In 1818 Copland returned to England, but shortly started on travels through France and Germany. In 1820 he became a licentiate of the College of Physicians of London, and settled in Walworth. In 1822 he took a house in Jermyn Street. In 1825 he lectured on medicine at a medical school then in Little Dean Street, and somewhat later at the Middlesex Hospital.

Copland was elected Fellow of the Royal Society in 1833, and of the College of Physicians in 1837. He attained a good practice. Among his patients was Dyce Sombre. In 1845, he was elected as a member of the American Philosophical Society. and in 1853, he was elected President of the Royal Medical and Chirurgical Society.

Copland was president of the Pathological Society, but without the respect of some of the practical morbid anatomists who attended its meetings.

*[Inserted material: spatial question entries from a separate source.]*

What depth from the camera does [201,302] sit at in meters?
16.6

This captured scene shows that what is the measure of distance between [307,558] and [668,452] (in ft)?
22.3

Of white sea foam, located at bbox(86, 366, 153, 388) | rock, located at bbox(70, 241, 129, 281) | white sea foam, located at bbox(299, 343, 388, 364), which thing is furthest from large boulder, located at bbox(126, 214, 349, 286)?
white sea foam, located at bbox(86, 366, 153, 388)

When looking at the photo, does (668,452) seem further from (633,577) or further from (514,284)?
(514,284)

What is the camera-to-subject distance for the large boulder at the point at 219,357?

He was Croonian lecturer 1844, 1845, 1846; Lumleian lecturer 1854, 1855, and Harveian orator 1857. He gave up practice about a year before his death, which took place at Kilburn 12 July 1870.

==Works==
Physicians of the time often wrote to raise their professional profile; Copland became known rather as a compiler. He began by writing on the medical topography of West Africa (Quarterly Journal of Foreign Medicine, 1820), on human rumination, on yellow fever, on hydrophobia, on cholera (London Medical Repository, 1821), and then engaged in a discussion (London Medical and Physical Journal) on chronic peritonitis (the question disputed was how to determine whether such cases were due to tubercle or merely to chronic inflammation). In 1822 he became editor of The London Medical Repository, and wrote in that journal on many subjects. John Conolly assisted him on the Repository; and John Darwall was brought in also. Robley Dunglison worked particularly on reviews.

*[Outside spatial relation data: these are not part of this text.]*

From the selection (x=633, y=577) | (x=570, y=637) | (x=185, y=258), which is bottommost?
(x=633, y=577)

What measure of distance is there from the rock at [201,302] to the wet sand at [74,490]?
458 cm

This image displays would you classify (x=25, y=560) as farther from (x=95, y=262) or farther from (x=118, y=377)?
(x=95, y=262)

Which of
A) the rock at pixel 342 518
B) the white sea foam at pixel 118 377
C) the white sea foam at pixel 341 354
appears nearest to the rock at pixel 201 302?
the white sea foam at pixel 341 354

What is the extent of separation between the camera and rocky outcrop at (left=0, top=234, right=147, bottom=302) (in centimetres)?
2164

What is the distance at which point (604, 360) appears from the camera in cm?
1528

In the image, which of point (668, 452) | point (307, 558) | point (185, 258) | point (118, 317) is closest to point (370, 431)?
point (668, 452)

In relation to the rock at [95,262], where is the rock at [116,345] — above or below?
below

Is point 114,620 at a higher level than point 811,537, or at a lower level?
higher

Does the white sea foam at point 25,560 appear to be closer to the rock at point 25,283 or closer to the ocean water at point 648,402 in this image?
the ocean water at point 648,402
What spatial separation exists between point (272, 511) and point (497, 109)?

In 1825 Copland issued a prospectus for an Encyclopædia of Medicine. In 1828 and 1829 he again issued proposals for an encyclopædia, without success. The scheme was adopted by Messrs. Longman the publishers, and in 1832 the first part was issued. The work, as the Dictionary of Practical Medicine, was ultimately finished by Copland in three volumes, with double columns, on 3,509 closely printed pages. An abridgment was published by the author in 1866. The Dictionary advocated circumcision, and argued seriously for socialism as a possible cause of insanity. Manustupration (attributed to the Dictionary as a neologism) could reduce life expectancy.

Copland was one of the noted opponents of phrenology of the 1820s and 1830s. In 1825 he published notes to the De Lys translation of Anthelme Richerand's Elements of Physiology. In his appendix to the 1829 edition he commented on the doctrines of Franz Joseph Gall. Writing later in "Insanity" in the Dictionary, Copland noted that he had undergone a phrenological reading and thought little of it.

In 1832 the dictionary article on cholera was published as a separate book, Pestilential Cholera, its Nature, Prevention, and Curative Treatment. Copland was a supporter of contingent contagionism, an attempted compromise between the view that cholera was a contagious disease, and its outright opponents. He took part in the 1849 debate with John Snow the contagionist. In 1857 he wrote on drainage and sewage.

Copland wrote in 1850 a small book On the Causes, Nature, and Treatment of Palsy and Apoplexy, and in 1861 The Forms, Complications, Causes, Prevention, and Treatment of Consumption and Bronchitis, covering also the causes and prevention of scrofula.